2.1. Premise and Paraphrase.
2.2. Uniform vs Non-Uniform Hierarchies.
2.3. New Evidence in Support of the Musical Surface.
[2.1.1] “[Construction] grammar does not involve any transformational or derivational component. Semantics is associated directly with the surface form (Goldberg 2002; Culicover and Jackendoff 2005)” (Goldberg 2013, 15).
[2.1.2] Mainstream generative grammar, especially in its “transformational” versions, viewed the literal or “surface” forms of clauses and sentences as the incidental appearances of deeper structures. For example, the passive voice and the active voice were viewed as surface transformations of a single, deeper semantic structure. Supporting this view was the hypothesis of Universal Grammar, an innate and highly abstract mental faculty (Chomsky 1965, 1966). Most linguists who study construction grammar reject these notions, arguing that we have both passive- and active-voice constructions because they serve different communicative functions. Schema theory in music places a similar emphasis on the perceivable musical surface.

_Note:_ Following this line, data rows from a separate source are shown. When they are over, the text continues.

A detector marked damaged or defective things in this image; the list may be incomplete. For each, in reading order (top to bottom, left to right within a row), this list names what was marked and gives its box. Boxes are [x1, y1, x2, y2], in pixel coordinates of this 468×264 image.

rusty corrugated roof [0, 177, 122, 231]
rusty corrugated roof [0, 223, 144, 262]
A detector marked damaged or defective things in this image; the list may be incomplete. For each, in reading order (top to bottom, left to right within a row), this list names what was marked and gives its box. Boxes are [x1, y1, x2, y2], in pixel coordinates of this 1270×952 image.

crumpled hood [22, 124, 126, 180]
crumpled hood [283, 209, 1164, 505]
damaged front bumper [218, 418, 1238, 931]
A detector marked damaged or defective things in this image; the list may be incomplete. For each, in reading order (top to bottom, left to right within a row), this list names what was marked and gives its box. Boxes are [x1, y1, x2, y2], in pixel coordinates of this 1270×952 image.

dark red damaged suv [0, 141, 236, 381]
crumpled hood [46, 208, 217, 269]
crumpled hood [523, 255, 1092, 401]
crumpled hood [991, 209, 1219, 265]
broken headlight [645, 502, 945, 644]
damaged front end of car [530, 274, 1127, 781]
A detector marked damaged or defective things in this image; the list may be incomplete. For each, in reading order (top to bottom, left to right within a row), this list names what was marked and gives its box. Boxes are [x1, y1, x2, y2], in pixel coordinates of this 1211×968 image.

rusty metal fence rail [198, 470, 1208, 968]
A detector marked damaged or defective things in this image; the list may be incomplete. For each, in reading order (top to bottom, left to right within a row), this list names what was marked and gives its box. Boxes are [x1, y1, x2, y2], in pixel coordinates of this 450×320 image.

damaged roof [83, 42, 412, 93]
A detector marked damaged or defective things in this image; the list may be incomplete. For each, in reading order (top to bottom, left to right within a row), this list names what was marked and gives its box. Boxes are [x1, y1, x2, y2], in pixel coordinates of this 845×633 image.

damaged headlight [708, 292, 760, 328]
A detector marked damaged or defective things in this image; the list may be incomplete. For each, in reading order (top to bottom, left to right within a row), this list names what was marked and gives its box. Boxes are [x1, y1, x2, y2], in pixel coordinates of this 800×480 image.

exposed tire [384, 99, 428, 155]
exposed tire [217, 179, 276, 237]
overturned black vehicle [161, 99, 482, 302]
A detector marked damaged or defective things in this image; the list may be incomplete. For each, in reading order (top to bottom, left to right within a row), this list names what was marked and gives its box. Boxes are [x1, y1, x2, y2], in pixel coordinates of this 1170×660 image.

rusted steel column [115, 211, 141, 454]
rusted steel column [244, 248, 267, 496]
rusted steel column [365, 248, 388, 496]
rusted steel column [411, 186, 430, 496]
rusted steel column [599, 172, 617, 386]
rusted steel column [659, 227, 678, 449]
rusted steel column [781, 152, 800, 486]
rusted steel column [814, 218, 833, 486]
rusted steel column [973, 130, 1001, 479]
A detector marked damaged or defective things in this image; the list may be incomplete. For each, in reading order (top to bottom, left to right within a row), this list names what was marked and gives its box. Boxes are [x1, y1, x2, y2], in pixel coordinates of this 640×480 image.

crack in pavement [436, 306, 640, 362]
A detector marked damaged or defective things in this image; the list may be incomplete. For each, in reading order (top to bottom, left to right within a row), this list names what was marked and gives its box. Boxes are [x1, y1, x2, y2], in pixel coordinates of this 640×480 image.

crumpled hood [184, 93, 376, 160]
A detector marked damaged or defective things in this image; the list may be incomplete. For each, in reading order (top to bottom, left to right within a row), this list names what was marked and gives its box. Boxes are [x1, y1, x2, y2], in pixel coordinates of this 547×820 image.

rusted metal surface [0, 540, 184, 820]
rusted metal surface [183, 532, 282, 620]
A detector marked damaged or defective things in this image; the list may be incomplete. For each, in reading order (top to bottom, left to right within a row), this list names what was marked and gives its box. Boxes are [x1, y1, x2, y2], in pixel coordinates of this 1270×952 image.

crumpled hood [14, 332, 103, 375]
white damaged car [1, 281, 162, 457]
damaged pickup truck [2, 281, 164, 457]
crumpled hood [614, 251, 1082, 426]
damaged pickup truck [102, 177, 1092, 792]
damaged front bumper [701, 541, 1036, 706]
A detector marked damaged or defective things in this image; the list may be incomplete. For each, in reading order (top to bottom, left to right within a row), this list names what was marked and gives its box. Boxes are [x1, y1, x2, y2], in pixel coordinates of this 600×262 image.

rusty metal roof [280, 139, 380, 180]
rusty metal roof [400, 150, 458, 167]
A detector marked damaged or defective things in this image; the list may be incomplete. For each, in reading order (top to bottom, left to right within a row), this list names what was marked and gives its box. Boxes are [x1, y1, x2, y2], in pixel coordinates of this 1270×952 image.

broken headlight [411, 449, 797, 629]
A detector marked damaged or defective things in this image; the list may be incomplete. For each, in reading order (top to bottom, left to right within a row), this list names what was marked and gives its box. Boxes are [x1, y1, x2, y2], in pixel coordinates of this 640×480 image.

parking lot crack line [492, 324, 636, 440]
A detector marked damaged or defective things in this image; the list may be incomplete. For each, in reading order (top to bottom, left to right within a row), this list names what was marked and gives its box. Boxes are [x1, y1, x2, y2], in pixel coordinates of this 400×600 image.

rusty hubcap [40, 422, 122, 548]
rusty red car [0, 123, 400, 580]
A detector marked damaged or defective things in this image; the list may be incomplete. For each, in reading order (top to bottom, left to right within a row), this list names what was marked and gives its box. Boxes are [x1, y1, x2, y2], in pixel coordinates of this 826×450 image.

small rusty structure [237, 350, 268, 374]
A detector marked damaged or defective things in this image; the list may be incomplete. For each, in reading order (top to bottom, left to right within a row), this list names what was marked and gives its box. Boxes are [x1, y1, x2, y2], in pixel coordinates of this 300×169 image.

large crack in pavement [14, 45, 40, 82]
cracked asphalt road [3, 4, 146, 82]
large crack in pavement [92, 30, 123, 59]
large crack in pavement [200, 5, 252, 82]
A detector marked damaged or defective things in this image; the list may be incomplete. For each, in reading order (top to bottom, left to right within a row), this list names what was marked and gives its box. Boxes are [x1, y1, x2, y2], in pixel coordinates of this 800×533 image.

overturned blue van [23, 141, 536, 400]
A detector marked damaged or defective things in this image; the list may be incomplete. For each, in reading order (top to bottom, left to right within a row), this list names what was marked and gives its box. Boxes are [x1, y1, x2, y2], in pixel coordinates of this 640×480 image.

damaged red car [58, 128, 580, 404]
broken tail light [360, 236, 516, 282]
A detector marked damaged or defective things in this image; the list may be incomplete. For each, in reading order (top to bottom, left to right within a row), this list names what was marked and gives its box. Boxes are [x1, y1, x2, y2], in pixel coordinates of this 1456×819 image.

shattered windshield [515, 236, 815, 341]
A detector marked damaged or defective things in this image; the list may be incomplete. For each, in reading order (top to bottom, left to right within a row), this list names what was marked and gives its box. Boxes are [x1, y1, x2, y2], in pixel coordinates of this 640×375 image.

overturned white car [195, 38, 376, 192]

[2.2.1] One of the hallmarks of Heinrich Schenker’s Der freie Satz (Schenker 1935) or of Lerdahl and Jackendoff’s A Generative Theory of Tonal Music (Lerdahl and Jackendoff 1983) is the pervasive gauging of long-term dependencies. Global pitch patterns strongly constrain the parsing of local patterns. This sense of “the movement as a whole” has been a strong attraction of these analytical systems. Schema theory in music, by contrast, has focused on relatively small patterns that can be accommodated by the normal capacities of working memory, a stance consonant with arguments set out by the philosopher Jerrold Levinson in his Music in the Moment (Levinson 1997). One might ask of schema theory, “How can listeners learn or appreciate a whole movement if they only process it in small chunks?” In the spirit of this article, and to augment Levinson’s points, we will offer what a linguist might term a “functionalist” response.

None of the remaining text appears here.